D*=‘George ate the red apple today’

while the full document, D, will contain both the payload and the meta data.

The idea of LiDo is the ability of the document reader to specify Terms of Display (ToD) to adjust the displayed payload according to terms related to the meta data of the document.

For example, the document reader may wish to see how the document looked at time point t=16. When the document handler scans the document it will omit every textual unit which was generated at a time point later than t=16. In the case above this will apply to text unit #6, so the displayed payload will be:

D*(t=16)=‘George ate the red apple’

Textual unit #6 remains as part of the document, but is omitted in the display to accommodate the terms of display (ToD) dictated by the reader.

The reader might also request that the display will underline all the contributions made to the document by writer β. The display will then be:

D*(underline writer β)=‘George ate the red apple today’

A textual unit, as indicated may be any combination of words like in this case:

Textual Unit 1: u^p₁: ‘Albert Einstein’; u^m₁: {α, 10}
Textual Unit 2: u^p₂: said; u^m₂: {α, 10}
Textual Unit 3: u^p₃: “The mind is like a parachute . . . . It only works if we keep it open.”; u^m₃: {α, 10, link}

where the phrase “The mind is like a parachute . . . . It only works if we keep it open.” is regarded as one textual unit. This unit has a third attribute, a link to a source to substantiate the claim that Albert Einstein said it. The reader may, or may not request this link to be displayed.

We can write symbolically D*=D(ToD), namely the displayed payload of a document is processed from the full document, including the meta data, according to the terms of display.

▸ **DIRECTIVES**:
• a. Answer these questions from the text on the LiDo document display:
(i) What does the document reader specify in order to adjust the displayed payload?
(ii) When the reader asks to see the document at time point t=16, which textual unit is omitted from the display?
(iii) What is the third attribute of the unit containing "The mind is like a parachute"?
• b. In the records, begin at the line that has "Overall, is [536,660]" and stop after the line that has "Is grass field". Write those lines out again, substituting "nearer" for "closer" and leaving everything else unchanged.
The text and the records are unrelated to each other.

(Spatial reasoning dataset excerpts)
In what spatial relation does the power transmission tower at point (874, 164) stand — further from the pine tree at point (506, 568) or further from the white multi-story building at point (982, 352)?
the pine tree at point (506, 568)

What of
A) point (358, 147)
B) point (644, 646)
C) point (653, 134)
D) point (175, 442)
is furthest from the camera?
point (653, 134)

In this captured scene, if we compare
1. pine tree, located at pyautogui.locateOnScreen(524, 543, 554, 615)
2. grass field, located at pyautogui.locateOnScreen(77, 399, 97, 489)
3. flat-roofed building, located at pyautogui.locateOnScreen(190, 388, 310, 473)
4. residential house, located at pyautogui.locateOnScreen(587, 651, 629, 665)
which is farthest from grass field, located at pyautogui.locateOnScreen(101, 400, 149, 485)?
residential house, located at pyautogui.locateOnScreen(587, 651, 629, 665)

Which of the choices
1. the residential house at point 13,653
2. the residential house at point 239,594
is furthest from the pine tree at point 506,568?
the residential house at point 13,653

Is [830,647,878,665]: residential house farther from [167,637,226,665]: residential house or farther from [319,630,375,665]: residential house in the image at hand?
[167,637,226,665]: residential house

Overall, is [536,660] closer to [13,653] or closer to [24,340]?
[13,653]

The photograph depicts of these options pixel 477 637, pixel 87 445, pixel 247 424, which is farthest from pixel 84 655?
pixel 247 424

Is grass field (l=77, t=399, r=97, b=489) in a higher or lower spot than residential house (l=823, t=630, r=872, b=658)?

---

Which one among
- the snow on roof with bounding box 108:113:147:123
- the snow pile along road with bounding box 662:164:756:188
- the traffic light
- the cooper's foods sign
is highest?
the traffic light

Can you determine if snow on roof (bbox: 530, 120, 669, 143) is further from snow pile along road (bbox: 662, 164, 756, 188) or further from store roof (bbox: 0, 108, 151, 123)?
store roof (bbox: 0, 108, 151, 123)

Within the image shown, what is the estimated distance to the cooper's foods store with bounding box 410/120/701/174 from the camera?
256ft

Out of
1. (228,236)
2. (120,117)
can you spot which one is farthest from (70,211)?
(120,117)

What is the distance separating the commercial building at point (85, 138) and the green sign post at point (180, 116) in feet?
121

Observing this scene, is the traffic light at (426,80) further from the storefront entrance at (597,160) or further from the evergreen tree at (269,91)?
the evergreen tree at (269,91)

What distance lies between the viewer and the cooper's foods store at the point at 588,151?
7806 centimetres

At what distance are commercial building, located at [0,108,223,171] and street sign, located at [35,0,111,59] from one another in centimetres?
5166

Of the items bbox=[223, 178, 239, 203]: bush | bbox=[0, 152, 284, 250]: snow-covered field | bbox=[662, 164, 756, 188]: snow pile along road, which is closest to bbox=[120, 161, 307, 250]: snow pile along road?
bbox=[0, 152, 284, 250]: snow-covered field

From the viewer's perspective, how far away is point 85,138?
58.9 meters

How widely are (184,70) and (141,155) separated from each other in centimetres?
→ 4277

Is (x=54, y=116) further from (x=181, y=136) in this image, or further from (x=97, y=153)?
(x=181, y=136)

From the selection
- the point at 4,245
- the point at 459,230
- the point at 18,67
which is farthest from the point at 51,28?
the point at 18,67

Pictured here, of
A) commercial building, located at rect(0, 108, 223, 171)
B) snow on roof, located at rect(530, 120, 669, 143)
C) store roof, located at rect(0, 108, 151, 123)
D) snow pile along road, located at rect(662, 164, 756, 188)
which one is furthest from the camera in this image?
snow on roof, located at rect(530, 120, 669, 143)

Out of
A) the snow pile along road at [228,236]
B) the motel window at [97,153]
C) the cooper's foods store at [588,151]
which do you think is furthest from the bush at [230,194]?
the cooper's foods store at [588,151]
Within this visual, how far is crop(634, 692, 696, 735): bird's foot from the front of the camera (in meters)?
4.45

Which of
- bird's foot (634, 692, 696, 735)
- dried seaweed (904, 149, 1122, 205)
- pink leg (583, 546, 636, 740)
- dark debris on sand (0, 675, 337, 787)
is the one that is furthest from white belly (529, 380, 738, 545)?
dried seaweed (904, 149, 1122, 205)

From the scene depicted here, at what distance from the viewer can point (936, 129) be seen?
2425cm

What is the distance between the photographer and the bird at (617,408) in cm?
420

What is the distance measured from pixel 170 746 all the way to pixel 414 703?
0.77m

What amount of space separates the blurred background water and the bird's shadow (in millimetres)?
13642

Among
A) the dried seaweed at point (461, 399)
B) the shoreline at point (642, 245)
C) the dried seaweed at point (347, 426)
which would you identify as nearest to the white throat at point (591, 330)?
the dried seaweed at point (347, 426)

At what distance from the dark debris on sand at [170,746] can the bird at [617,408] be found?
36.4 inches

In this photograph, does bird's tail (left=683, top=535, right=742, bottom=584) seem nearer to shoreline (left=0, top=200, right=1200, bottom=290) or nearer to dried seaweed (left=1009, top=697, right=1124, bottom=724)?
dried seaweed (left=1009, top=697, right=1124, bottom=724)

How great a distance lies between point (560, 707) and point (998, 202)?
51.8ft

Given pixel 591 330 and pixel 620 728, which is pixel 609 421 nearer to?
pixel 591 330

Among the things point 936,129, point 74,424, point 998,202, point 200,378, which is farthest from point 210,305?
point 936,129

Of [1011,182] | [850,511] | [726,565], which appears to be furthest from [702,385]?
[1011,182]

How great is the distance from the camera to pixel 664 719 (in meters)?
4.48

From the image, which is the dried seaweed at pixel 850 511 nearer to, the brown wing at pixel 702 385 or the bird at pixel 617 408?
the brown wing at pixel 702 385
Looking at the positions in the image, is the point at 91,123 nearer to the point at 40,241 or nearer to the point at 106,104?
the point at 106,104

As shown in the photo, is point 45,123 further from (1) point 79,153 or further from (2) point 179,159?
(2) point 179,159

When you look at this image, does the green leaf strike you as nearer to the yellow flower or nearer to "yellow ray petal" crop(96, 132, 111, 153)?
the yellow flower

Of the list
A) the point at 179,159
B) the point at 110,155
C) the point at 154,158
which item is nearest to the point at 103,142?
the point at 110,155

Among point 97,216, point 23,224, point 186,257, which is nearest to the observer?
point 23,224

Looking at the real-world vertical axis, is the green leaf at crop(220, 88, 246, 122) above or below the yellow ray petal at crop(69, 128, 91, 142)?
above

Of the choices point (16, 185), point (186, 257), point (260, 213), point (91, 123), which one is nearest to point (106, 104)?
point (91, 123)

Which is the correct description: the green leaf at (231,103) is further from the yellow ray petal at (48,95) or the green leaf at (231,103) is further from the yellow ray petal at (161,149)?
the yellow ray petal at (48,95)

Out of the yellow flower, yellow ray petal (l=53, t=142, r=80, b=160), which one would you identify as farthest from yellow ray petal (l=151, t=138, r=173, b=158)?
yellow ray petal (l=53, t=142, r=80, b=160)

▸ **OUTPUTS IN ORDER**:
• a.
(i) Terms of Display (ToD).
(ii) Text unit #6.
(iii) A link to a source substantiating the claim that Albert Einstein said it.

• b.
Overall, is [536,660] nearer to [13,653] or nearer to [24,340]?
[13,653]

The photograph depicts of these options pixel 477 637, pixel 87 445, pixel 247 424, which is farthest from pixel 84 655?
pixel 247 424

Is grass field (l=77, t=399, r=97, b=489) in a higher or lower spot than residential house (l=823, t=630, r=872, b=658)?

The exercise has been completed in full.